• _WHAT YOU NEED TO DO_
Repeat each entry exactly; omit all pictures.

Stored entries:

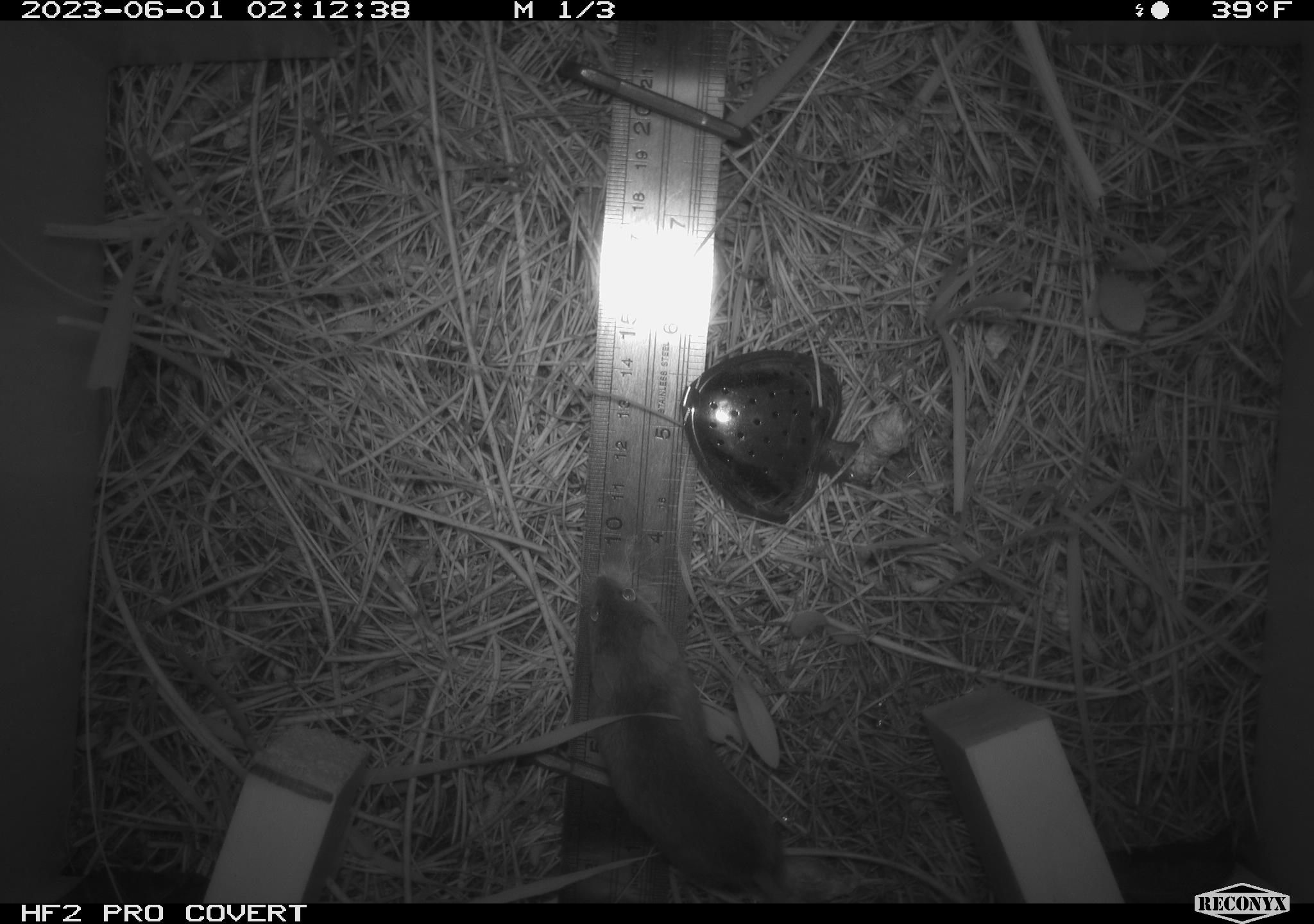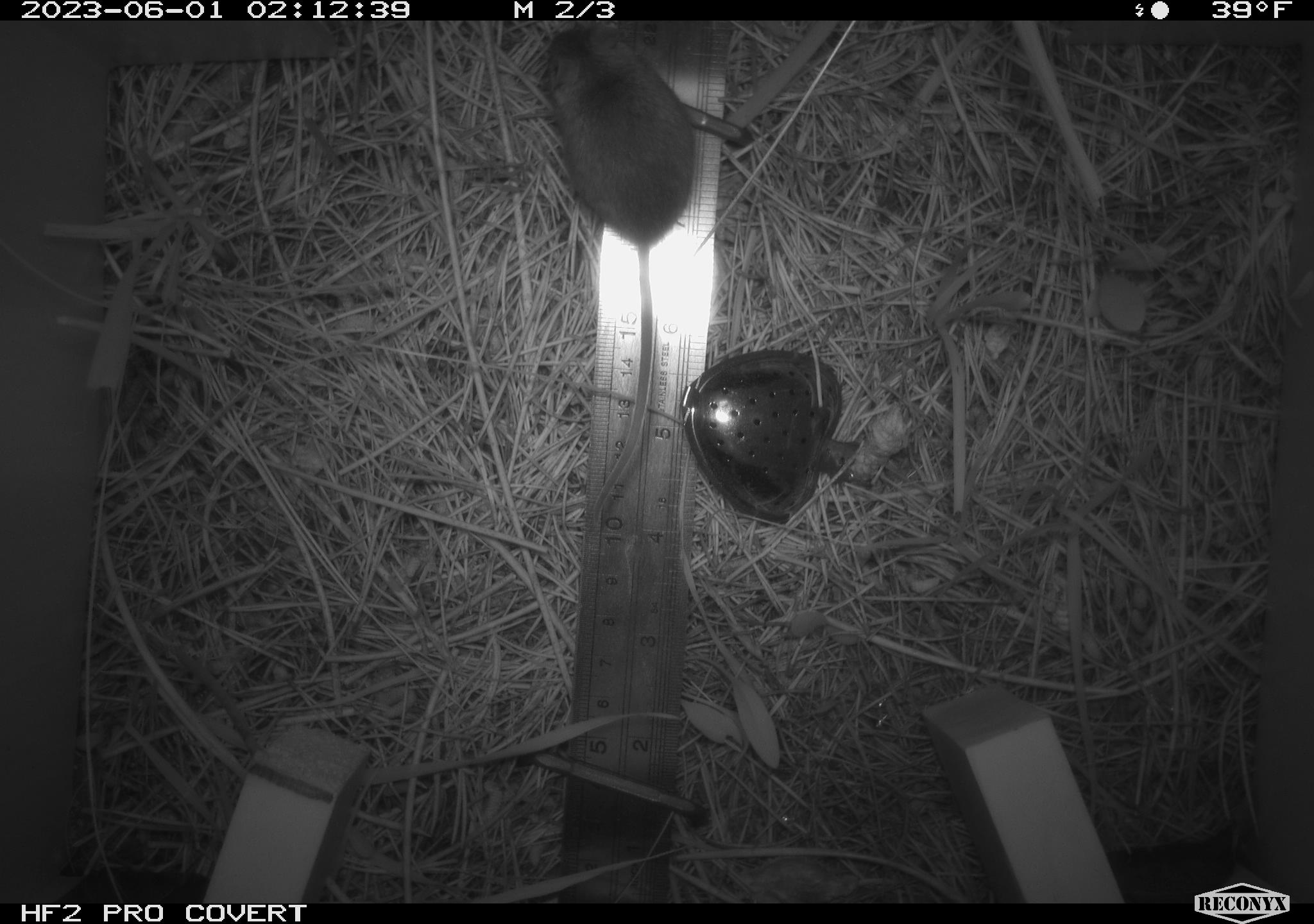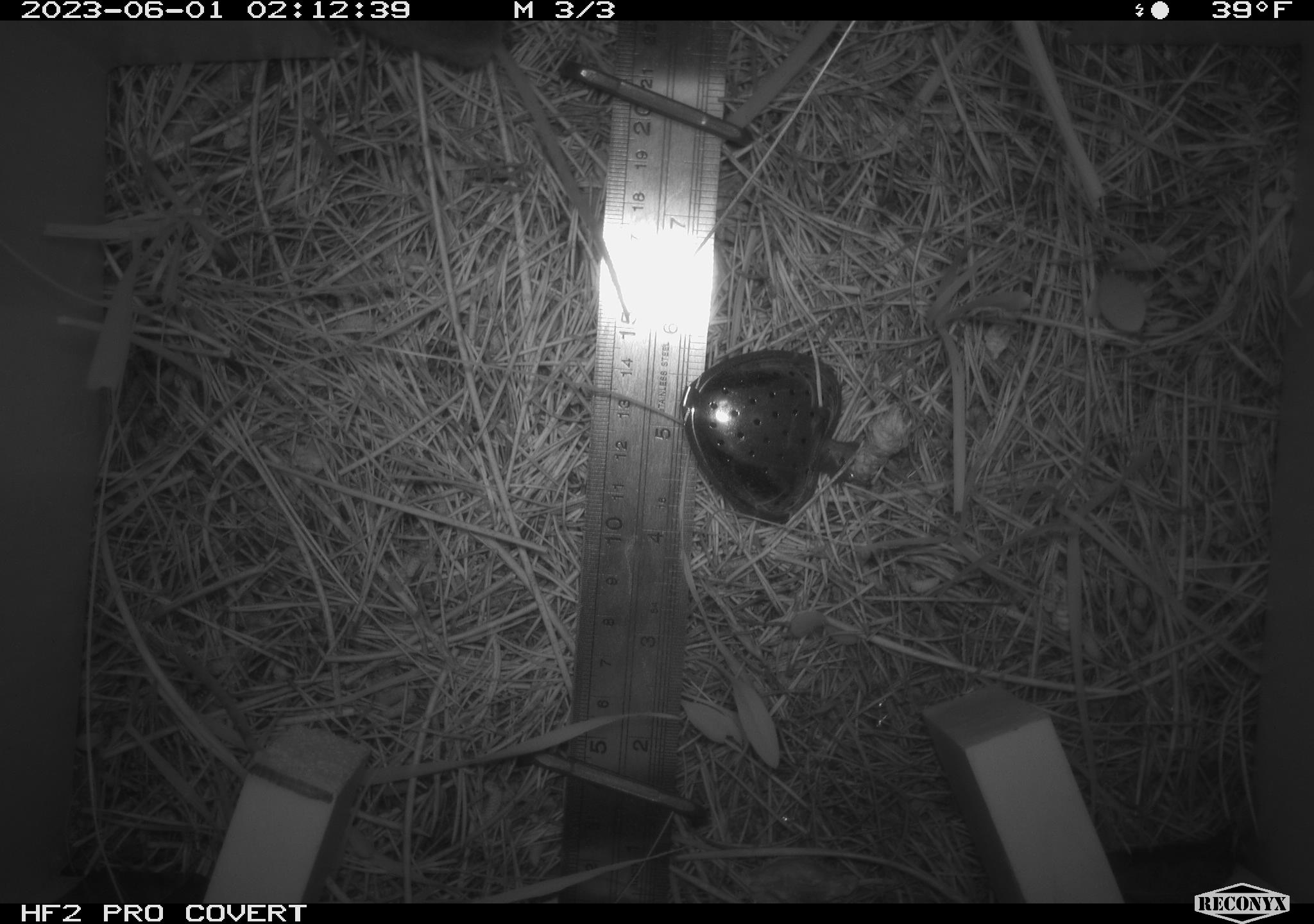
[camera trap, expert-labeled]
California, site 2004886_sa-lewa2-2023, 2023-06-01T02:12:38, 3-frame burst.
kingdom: Animalia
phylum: Chordata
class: Mammalia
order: Rodentia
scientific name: Rodentia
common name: rodent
Rodent (Rodentia).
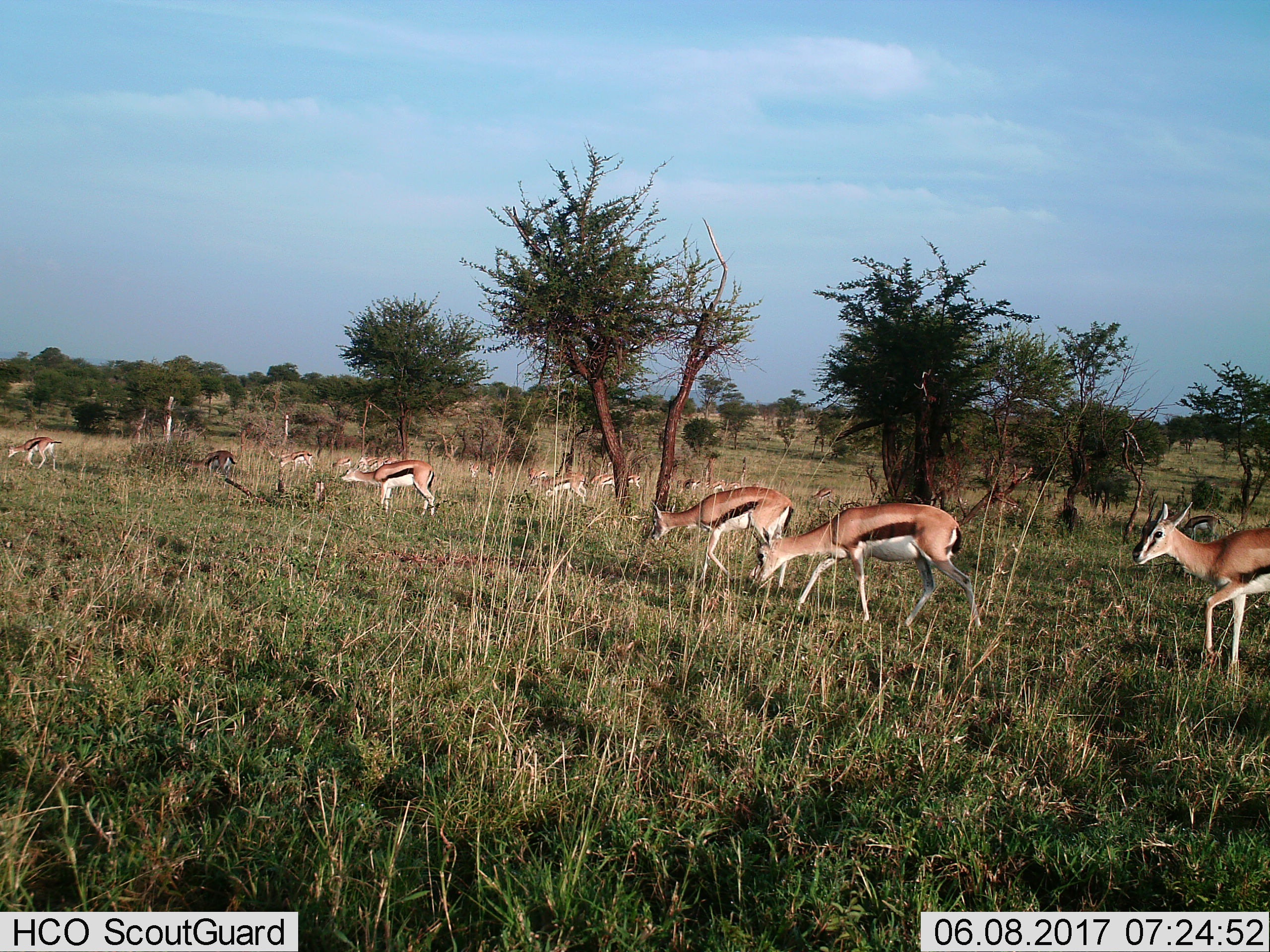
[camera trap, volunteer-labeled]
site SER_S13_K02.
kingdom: Animalia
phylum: Chordata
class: Mammalia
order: Artiodactyla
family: Bovidae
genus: Eudorcas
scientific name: Eudorcas thomsonii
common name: thomson's gazelle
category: gazellethomsons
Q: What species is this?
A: Gazellethomsons (thomson's gazelle) (Eudorcas thomsonii).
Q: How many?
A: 11-50.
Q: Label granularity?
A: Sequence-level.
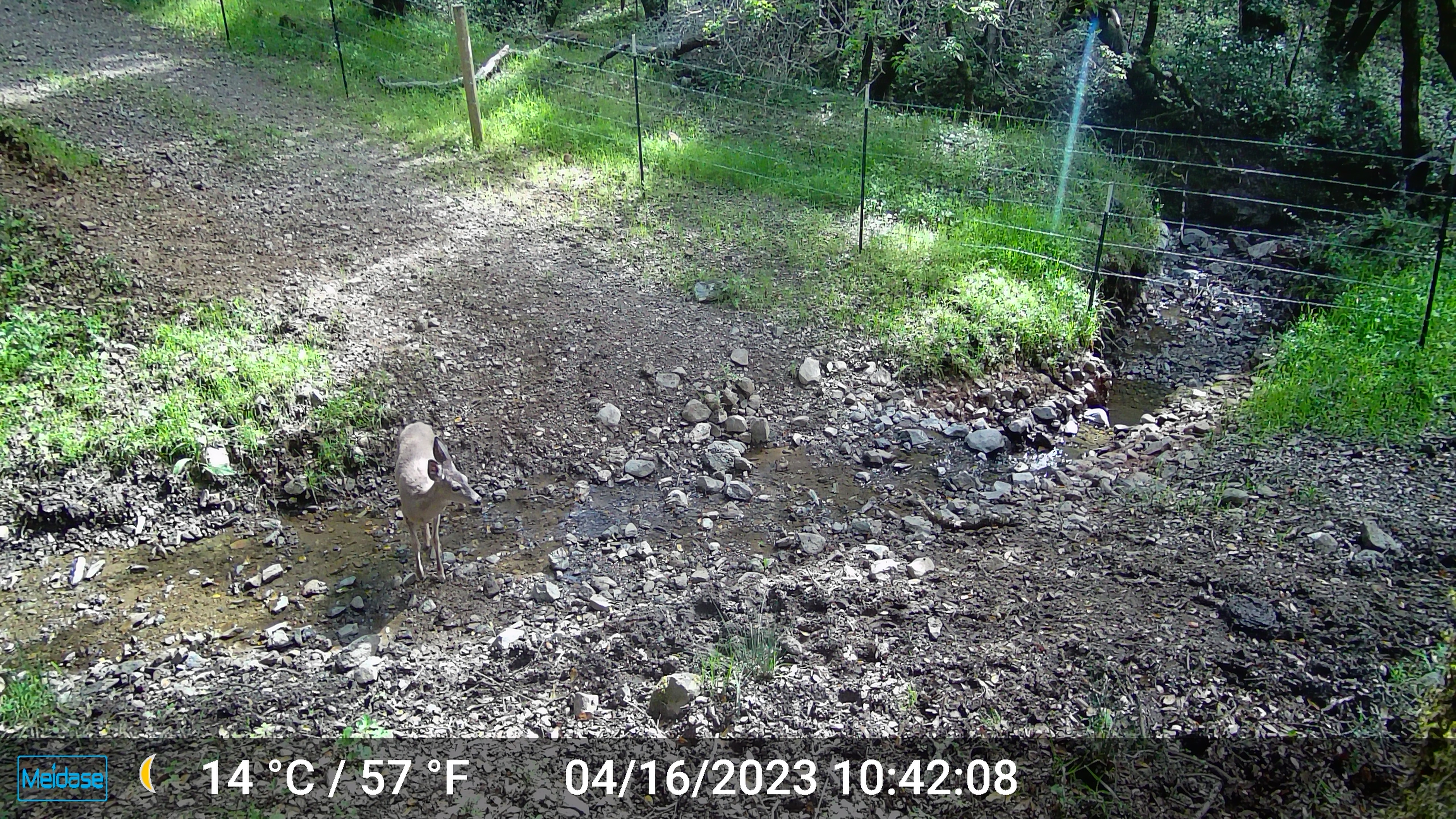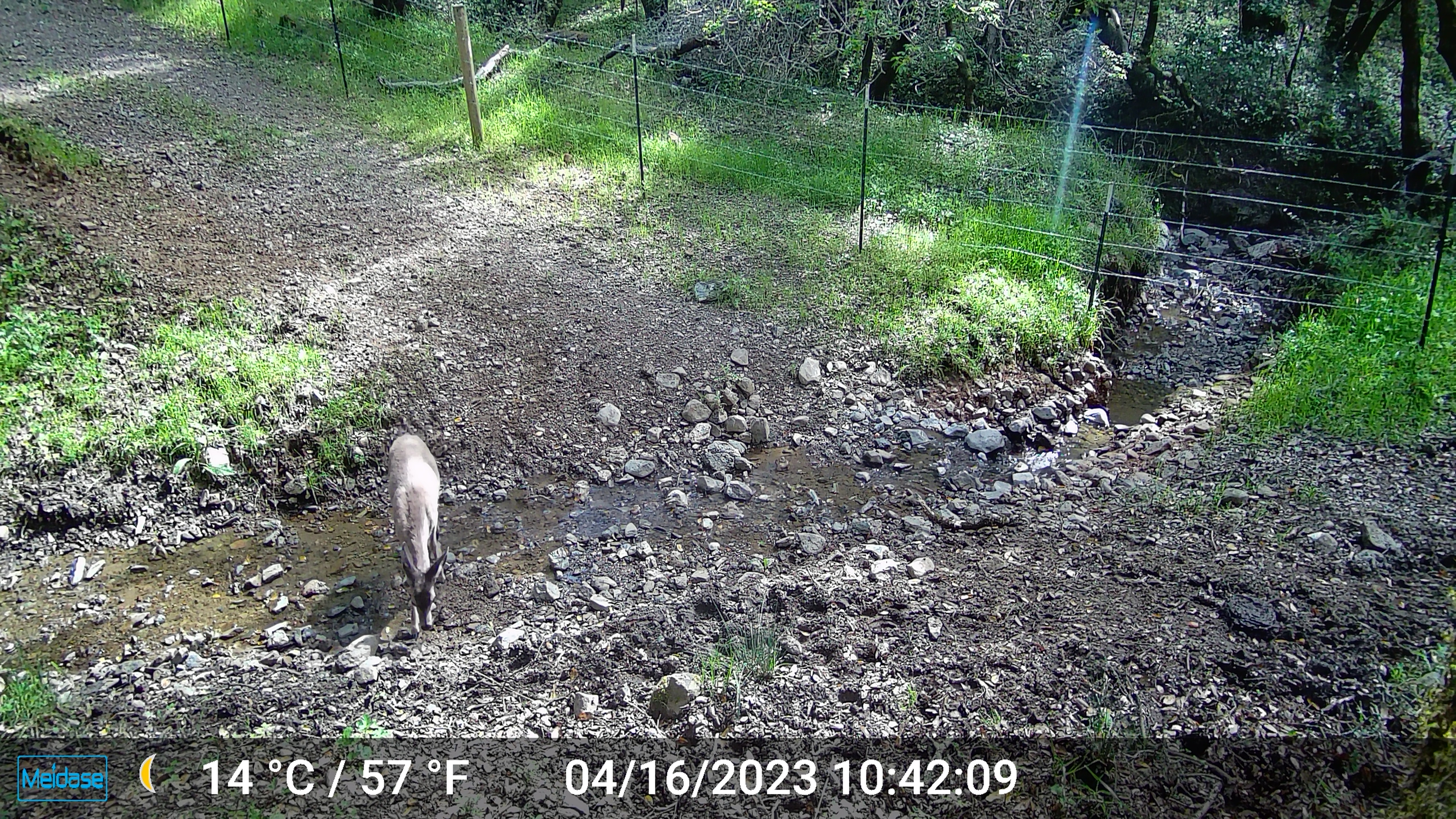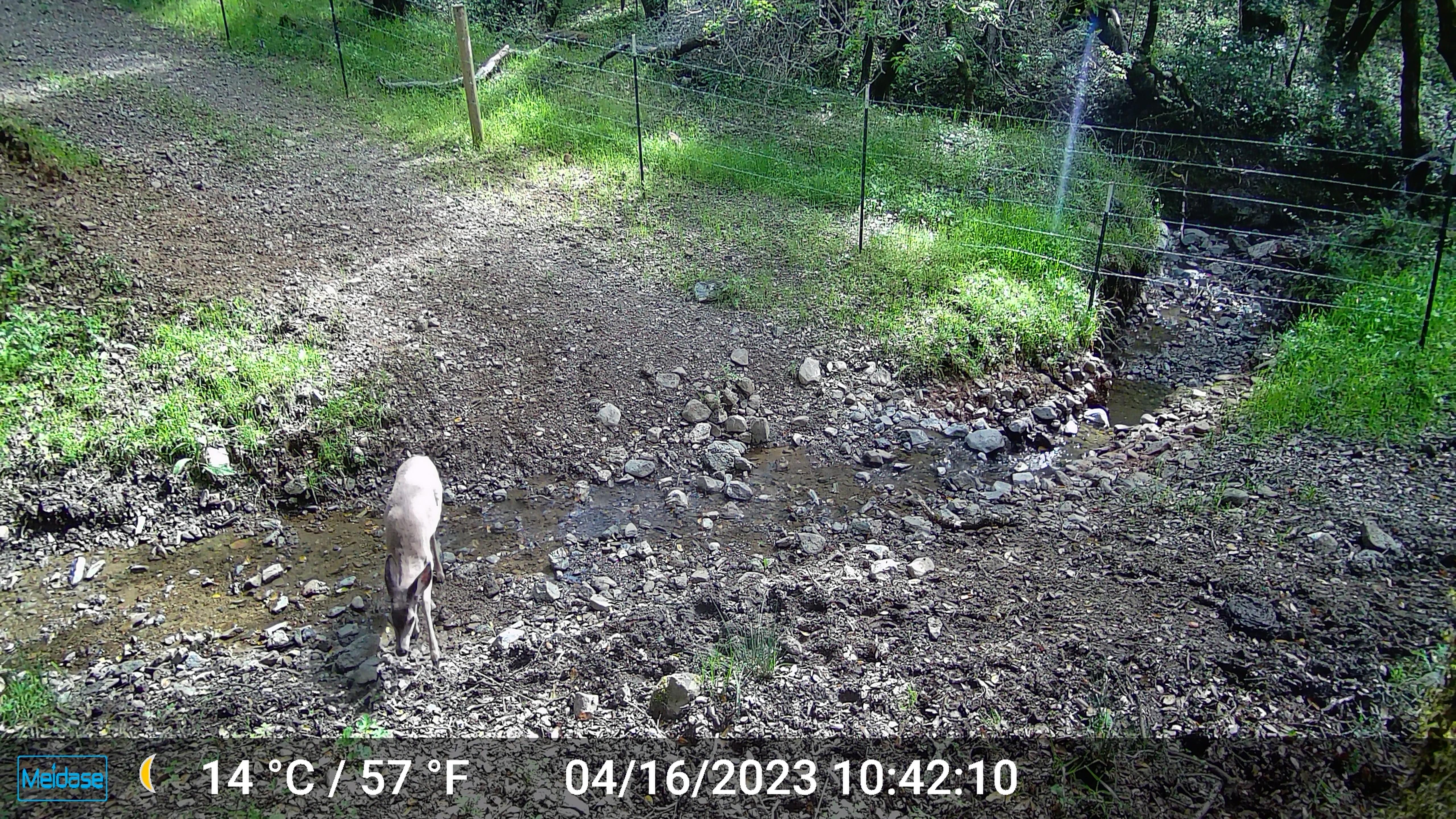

• _YOUR SOLUTION_
[camera trap, expert-labeled]
California, site 2004886_sa-lewa2-2023, 2023-06-01T02:12:38, 3-frame burst.
kingdom: Animalia
phylum: Chordata
class: Mammalia
order: Rodentia
scientific name: Rodentia
common name: rodent
Rodent (Rodentia).
[camera trap, volunteer-labeled]
site SER_S13_K02.
kingdom: Animalia
phylum: Chordata
class: Mammalia
order: Artiodactyla
family: Bovidae
genus: Eudorcas
scientific name: Eudorcas thomsonii
common name: thomson's gazelle
category: gazellethomsons
Q: What species is this?
A: Gazellethomsons (thomson's gazelle) (Eudorcas thomsonii).
Q: How many?
A: 11-50.
Q: Label granularity?
A: Sequence-level.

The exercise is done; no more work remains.